A discussão ambiental não se restringe à questão da nova lei europeia. A carta enviada pelos europeus em março, com novas exigências ambientais e inclusão de sanções, irritou profundamente o governo brasileiro. O texto, negociado por meses entre os europeus, era direcionado ao governo de Jair Bolsonaro, mas foi apresentado apesar da eleição de Luiz Inácio Lula da Silva em outubro do ano passado.

O texto vai além do determinado pelo Acordo de Paris e passa a incluir sanções pelo suposto não cumprimento de metas.

Na avaliação de um negociador brasileiro, o país não tem se recusado a discutir, mas quer que isso ocorra considerando o novo governo, umas vez que o texto anterior foi construído sob medida à gestão Bolsonaro.

Mas a expectativa é que essa negociação não seja tão difícil.

O diplomata europeu ouvido pela Reuters afirma que a UE reconhece o que está sendo feito pelo Brasil agora, e que os termos podem ser discutidos. Ainda assim, segundo ele, será necessário dar garantias para o futuro do país, e não para o governo no poder.

Existe um temor entre os europeus de um risco de volta do grupo de Bolsonaro ao poder.

Compras governamentais

Além da questão ambiental, outra discussão que deve tomar forma nas próximas reuniões é a decisão brasileira de alterar o anexo do país sobre as compras governamentais para excluir alguns setores, além de mexer no chamado "offset".
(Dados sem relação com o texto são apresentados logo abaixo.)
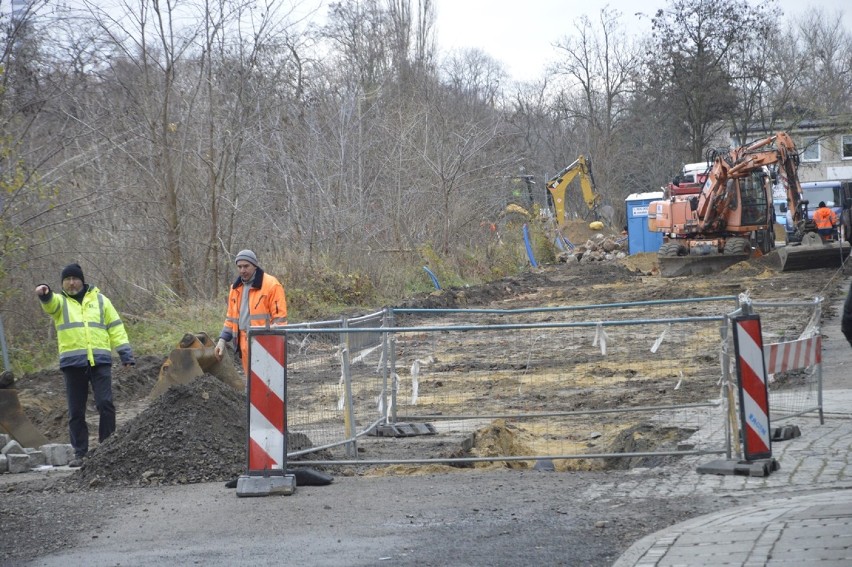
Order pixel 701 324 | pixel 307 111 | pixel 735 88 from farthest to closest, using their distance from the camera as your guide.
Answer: pixel 735 88
pixel 307 111
pixel 701 324

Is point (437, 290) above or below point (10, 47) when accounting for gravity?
below

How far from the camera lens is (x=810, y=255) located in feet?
100

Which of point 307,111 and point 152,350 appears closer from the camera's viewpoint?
point 152,350

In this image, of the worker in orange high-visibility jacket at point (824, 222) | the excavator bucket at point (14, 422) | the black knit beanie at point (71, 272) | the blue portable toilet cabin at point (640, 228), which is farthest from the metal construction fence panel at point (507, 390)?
the blue portable toilet cabin at point (640, 228)

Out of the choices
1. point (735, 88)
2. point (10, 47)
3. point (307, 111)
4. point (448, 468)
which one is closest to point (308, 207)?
point (307, 111)

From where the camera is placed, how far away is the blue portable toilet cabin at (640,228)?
4788 centimetres

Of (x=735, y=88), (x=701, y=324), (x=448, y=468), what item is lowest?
(x=448, y=468)

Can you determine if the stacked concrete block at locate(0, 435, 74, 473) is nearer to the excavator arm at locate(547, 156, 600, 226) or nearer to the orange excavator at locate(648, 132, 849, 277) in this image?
the orange excavator at locate(648, 132, 849, 277)

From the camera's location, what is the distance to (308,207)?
26.7 m

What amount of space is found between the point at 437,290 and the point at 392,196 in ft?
14.3

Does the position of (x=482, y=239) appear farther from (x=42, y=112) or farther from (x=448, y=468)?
(x=448, y=468)

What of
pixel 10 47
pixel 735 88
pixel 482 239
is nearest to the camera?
pixel 10 47

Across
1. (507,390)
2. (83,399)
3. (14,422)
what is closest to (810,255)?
(507,390)

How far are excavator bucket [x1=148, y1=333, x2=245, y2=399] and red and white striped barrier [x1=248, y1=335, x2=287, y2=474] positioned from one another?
3.36 metres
No acordo fechado em 2019, ainda no governo Bolsonaro, o Brasil cedeu nas compras governamentais e deixou apenas o setor de Defesa de fora do acesso aos europeus. Além disso, concordou com uma política que prevê o uso do "offset" —em que o governo que compra pode pedir no contrato questões como transferência de tecnologia— apenas nos primeiros oito anos do acordo.

A intenção do Brasil agora é retirar essa limitação para o "offset" e incluir outros setores em que não será possível para os europeus entrarem, como a área de insumos para saúde.

De acordo com os diplomatas ouvidos pela Reuters, a questão do "offset" e da política de compras faz parte de um desenvolvimento de indústria nacional que todo o mundo vem fazendo, especialmente depois da pandemia de Covid-19, em que fica mais evidente a dependência de outros países para produtos farmacêuticos e equipamentos.

A proposta brasileira ainda está sendo analisada pelos demais países do Mercosul e deve ter uma resposta na próxima reunião dos negociadores, mas o Itamaraty não prevê dificuldades entre os parceiros, já que cada país tem a sua proposta separada no anexo de compras governamentais.

Apesar dos vários pontos de atrito, ainda há uma expectativa, mesmo que pequena, de que o acordo possa ser fechado este ano. A primeira conversa com os europeus deve ocorrer no final deste mês ou no início de setembro.